Film, Hindi, Review


Two cops – one grim and grouchy seen it all from India (John Abraham), the other a bumbling but enthusiastic rookie based in the Middle East (Varun Dhawan). A crooked bookie in debt (Akshaye Khanna) who has a star Indian cricketer (Saqib Saleem) kidnapped before the big India-Pakistan final. And a drug addict turned pick pocket (Jacqueline Fernandez) to add some glamor and semblance of a love story. In other words, a wannabe cop buddy action film that tries to Bollywoodize the Hollywood summer blockbuster but is unable to quite pull it off.

Dishoom could have been a cracking fun adventure with the elements it has at its disposal. The trouble is they’ve been put together rather sketchily with few twists and turns. A bromance film of this sort has its tropes and is pretty predictable. It therefore needs much more thought and a lot more work on its screenplay to reinvent and freshen up the genre. And admittedly, the film had an interesting enough premise of two-opposites-that-attract cops working to trace India’s missing Virat Kohli-like star batsman in the Middle East. It should have kept you engaged and got the adrenaline pumping.  Sadly, Dishoom is badly written and weakly plotted, particularly in its second half, which all but kills the film.

Extremely poor performances from the hulk-like wooden John Abraham, the looks-good-but-can’t-act-to-save-her-life Jacqueline Fernandez and a surprisingly impactless Akshaye Khanna bring the film down further. Even a special appearance from the now slim and perky Parineeti Chopra (I prefer her chubbier look) doesn’t amount to much. In terms of style and treatment, one can only hope that the oft-repeated, cliché-ridden shots of our heroes waking in slow motion die a painful and torturous death with this film.

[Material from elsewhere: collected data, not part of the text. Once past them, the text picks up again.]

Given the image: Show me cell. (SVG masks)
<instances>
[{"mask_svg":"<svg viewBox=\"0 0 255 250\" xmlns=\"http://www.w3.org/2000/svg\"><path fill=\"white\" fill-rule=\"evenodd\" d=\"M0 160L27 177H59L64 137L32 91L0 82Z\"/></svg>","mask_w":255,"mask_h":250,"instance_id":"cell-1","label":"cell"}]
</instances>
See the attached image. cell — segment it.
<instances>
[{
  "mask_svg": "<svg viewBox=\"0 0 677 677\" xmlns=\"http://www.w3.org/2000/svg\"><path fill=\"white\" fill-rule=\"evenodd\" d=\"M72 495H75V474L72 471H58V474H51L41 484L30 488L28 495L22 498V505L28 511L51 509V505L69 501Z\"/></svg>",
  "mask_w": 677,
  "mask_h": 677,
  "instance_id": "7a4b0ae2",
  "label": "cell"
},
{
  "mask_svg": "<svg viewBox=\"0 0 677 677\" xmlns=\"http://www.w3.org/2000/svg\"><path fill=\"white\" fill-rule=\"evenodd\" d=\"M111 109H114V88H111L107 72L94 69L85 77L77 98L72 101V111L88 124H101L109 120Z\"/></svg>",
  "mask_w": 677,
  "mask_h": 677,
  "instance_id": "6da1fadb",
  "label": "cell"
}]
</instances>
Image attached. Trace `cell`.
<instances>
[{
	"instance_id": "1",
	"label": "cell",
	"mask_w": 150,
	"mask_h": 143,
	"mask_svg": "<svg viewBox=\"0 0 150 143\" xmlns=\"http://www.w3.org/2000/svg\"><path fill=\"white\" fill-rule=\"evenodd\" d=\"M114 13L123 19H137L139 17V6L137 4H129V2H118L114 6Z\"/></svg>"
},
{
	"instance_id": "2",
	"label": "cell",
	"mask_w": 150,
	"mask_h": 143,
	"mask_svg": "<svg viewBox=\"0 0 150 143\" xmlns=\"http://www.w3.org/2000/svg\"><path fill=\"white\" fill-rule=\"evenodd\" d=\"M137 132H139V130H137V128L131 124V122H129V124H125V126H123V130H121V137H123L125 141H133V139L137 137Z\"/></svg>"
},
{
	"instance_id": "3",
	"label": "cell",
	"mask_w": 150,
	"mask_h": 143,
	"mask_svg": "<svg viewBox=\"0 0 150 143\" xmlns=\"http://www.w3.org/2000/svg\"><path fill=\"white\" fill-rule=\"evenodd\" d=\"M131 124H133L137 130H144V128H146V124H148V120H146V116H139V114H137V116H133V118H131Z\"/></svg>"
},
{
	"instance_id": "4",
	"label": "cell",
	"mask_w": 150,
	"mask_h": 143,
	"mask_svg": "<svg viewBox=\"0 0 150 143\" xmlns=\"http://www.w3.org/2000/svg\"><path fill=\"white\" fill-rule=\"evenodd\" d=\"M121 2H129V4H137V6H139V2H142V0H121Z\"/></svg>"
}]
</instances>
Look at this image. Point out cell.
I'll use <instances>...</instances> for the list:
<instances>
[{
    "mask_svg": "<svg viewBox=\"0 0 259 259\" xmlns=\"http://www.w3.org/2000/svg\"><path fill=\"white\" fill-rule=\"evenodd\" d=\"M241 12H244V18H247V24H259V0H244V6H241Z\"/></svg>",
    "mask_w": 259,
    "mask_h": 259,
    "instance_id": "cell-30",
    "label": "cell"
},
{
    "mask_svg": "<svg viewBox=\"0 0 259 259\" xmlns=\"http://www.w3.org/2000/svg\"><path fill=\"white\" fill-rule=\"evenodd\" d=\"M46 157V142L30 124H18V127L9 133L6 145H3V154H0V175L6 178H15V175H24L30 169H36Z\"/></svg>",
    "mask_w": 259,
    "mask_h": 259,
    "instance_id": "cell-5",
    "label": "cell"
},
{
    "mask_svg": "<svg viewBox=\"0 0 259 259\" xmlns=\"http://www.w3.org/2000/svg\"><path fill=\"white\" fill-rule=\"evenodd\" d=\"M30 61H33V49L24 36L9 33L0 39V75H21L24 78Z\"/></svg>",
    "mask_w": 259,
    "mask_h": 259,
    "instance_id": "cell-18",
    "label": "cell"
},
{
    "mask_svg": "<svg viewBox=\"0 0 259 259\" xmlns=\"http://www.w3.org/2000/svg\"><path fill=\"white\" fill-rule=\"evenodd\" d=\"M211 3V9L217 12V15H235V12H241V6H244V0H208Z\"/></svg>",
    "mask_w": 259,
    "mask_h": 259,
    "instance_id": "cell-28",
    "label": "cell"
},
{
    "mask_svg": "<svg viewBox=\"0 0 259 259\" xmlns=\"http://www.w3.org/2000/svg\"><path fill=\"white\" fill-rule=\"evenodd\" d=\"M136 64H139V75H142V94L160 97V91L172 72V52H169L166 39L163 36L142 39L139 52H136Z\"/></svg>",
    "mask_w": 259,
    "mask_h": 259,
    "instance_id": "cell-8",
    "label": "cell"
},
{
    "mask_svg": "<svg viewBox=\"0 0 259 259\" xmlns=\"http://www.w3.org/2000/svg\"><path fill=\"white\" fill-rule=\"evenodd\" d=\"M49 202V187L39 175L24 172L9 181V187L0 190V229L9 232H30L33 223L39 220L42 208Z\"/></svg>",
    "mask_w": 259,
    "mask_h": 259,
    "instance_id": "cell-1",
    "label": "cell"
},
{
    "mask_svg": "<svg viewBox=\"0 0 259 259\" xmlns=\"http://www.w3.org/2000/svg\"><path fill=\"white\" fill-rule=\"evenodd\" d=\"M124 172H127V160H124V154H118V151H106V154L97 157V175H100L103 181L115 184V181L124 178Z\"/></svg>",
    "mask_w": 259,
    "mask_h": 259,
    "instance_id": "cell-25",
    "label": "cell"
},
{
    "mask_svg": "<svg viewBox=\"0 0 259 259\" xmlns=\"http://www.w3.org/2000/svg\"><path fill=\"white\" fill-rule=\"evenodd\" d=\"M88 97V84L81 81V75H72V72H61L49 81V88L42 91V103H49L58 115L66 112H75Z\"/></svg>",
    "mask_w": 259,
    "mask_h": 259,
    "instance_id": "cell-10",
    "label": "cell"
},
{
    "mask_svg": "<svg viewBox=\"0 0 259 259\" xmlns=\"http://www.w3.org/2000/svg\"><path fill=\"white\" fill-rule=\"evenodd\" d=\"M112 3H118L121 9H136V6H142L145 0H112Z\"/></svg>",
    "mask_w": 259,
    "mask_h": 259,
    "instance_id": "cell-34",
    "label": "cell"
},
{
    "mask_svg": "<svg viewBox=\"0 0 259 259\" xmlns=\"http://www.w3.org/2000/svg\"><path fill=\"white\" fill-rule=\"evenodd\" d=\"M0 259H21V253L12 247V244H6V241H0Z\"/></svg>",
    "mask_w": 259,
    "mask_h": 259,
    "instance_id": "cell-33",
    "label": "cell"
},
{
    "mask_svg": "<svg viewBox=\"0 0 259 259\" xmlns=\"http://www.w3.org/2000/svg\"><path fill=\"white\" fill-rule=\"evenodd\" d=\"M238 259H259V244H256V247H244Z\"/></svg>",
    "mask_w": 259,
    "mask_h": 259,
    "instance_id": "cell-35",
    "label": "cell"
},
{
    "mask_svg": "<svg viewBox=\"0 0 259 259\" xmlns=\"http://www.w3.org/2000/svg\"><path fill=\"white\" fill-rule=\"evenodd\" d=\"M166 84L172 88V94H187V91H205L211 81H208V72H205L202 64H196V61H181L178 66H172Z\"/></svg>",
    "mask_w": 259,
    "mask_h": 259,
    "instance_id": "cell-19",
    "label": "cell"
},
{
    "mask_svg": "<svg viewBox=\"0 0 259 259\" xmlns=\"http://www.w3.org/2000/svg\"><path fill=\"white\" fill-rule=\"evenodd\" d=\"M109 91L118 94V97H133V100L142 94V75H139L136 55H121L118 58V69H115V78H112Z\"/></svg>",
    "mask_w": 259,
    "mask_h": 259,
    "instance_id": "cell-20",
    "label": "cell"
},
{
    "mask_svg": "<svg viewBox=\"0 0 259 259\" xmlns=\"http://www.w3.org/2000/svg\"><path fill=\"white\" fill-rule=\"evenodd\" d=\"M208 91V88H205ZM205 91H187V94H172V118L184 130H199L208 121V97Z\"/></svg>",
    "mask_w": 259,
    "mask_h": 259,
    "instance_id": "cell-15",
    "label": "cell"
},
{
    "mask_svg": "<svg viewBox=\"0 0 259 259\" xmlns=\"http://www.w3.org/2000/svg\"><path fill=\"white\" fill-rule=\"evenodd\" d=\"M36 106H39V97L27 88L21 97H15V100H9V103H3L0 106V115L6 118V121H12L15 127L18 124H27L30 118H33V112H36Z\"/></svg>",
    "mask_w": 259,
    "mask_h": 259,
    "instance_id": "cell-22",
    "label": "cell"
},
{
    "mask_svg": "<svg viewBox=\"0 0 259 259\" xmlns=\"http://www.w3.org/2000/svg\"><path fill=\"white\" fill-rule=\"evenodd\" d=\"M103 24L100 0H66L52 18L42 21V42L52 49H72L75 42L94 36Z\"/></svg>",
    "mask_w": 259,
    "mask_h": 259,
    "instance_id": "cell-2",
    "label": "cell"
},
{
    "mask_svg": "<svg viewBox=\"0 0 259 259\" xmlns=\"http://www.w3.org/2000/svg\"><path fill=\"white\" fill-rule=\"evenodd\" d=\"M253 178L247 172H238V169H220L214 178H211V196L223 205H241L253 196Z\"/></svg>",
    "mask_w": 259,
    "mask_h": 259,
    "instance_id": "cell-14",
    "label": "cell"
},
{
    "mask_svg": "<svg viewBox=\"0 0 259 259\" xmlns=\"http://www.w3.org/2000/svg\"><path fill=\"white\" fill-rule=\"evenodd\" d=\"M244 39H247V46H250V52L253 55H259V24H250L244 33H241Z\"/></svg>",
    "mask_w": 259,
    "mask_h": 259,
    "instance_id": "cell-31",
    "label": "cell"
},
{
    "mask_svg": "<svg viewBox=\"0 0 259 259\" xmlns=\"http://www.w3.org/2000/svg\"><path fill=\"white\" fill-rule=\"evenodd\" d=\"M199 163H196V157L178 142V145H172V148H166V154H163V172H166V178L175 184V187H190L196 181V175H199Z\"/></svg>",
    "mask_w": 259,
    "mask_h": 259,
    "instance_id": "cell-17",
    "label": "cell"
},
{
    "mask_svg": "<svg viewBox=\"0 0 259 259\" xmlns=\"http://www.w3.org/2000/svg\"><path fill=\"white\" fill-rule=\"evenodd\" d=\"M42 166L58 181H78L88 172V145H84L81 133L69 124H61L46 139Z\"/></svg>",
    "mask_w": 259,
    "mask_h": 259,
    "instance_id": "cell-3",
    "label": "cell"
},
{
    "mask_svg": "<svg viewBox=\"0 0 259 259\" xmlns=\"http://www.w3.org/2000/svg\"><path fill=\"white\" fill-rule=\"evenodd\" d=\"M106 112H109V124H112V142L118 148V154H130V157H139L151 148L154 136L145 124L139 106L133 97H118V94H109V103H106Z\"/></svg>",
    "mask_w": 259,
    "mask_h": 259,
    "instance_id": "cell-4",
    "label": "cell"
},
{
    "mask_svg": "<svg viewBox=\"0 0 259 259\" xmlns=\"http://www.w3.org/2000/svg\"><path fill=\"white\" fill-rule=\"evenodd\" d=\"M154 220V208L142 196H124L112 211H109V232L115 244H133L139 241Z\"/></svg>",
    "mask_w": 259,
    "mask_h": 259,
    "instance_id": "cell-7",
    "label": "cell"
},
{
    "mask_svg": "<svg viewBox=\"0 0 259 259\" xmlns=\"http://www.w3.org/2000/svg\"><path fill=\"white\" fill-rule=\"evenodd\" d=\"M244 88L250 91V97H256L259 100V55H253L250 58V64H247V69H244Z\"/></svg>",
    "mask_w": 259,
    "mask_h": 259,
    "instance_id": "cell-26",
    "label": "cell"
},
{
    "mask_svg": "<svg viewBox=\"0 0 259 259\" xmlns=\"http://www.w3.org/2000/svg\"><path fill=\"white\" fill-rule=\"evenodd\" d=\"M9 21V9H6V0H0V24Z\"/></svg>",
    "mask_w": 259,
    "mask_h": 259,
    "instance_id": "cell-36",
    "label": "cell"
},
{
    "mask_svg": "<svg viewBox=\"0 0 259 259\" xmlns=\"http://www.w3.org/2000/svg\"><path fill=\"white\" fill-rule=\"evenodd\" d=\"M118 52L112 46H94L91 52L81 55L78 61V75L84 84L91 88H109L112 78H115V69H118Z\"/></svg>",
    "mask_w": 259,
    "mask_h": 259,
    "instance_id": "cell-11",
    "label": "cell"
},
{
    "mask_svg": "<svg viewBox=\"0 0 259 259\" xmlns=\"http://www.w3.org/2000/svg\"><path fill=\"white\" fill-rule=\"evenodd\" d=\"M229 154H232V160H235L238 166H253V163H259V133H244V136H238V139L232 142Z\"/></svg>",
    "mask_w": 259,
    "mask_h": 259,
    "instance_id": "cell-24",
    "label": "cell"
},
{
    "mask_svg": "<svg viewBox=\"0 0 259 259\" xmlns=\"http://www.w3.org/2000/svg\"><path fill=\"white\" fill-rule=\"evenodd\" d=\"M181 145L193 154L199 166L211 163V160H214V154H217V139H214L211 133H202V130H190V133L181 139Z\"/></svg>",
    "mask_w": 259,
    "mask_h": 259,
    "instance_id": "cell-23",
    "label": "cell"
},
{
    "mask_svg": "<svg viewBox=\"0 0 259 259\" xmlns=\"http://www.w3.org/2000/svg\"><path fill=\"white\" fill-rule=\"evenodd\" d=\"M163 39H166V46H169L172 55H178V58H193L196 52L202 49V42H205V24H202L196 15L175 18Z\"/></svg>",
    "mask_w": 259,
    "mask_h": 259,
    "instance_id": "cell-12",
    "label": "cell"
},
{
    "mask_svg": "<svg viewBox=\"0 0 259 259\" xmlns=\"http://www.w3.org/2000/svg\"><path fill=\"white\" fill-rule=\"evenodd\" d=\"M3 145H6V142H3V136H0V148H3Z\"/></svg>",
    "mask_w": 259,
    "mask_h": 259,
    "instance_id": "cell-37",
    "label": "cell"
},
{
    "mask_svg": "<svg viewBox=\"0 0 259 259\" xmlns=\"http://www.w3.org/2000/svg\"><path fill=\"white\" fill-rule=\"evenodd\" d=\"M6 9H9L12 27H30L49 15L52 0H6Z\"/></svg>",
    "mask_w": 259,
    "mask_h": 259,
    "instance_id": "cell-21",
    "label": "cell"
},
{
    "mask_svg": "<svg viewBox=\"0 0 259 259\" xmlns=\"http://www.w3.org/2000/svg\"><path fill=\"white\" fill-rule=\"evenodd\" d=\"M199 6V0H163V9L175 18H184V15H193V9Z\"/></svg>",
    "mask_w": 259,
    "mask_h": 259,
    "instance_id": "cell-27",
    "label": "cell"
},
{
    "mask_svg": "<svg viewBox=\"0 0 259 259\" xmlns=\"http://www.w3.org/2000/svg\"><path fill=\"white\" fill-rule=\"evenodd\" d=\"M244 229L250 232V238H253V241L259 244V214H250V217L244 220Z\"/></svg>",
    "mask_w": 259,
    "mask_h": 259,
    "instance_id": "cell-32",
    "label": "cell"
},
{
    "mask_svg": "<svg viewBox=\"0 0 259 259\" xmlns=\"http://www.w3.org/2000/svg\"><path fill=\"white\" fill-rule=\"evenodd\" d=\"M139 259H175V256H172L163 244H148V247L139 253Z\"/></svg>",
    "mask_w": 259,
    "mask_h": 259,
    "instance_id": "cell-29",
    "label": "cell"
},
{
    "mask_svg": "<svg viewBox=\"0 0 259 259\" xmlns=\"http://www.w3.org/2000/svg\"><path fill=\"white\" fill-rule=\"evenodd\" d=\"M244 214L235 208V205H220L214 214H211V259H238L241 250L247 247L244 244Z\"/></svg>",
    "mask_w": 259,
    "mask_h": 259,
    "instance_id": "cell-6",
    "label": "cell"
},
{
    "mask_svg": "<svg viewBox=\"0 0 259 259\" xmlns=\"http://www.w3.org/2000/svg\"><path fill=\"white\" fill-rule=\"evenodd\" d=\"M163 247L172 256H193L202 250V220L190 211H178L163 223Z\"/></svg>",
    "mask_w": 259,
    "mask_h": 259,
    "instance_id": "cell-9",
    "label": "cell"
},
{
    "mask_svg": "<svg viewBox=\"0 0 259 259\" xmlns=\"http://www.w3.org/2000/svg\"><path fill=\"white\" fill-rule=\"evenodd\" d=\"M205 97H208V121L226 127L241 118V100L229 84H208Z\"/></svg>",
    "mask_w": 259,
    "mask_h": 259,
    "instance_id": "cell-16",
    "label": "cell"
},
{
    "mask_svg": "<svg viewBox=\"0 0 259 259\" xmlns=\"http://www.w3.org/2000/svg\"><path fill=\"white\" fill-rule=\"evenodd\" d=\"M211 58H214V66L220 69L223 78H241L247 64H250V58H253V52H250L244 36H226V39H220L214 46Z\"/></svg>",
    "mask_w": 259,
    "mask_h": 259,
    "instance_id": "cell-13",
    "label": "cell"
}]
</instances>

On the positive side – there are some elements the film does get right – a surprisingly effective Varun Dhawan, actually showing some good comic timing, for one. Throw in a couple of  well-executed stylish action sequences, a typically catchy Pritam composition (Sau Tarah Ke), and above all, freaky cameos by Akshay Kumar and Satish Kaushik. Else, the film, rather weakly directed by Rohit Dhawan, would have been a write off. And yes, on the technical side, it is well mounted with some polished camerawork.

Overall, Dishoom is time-pass enough in its better moments but has little going for it otherwise.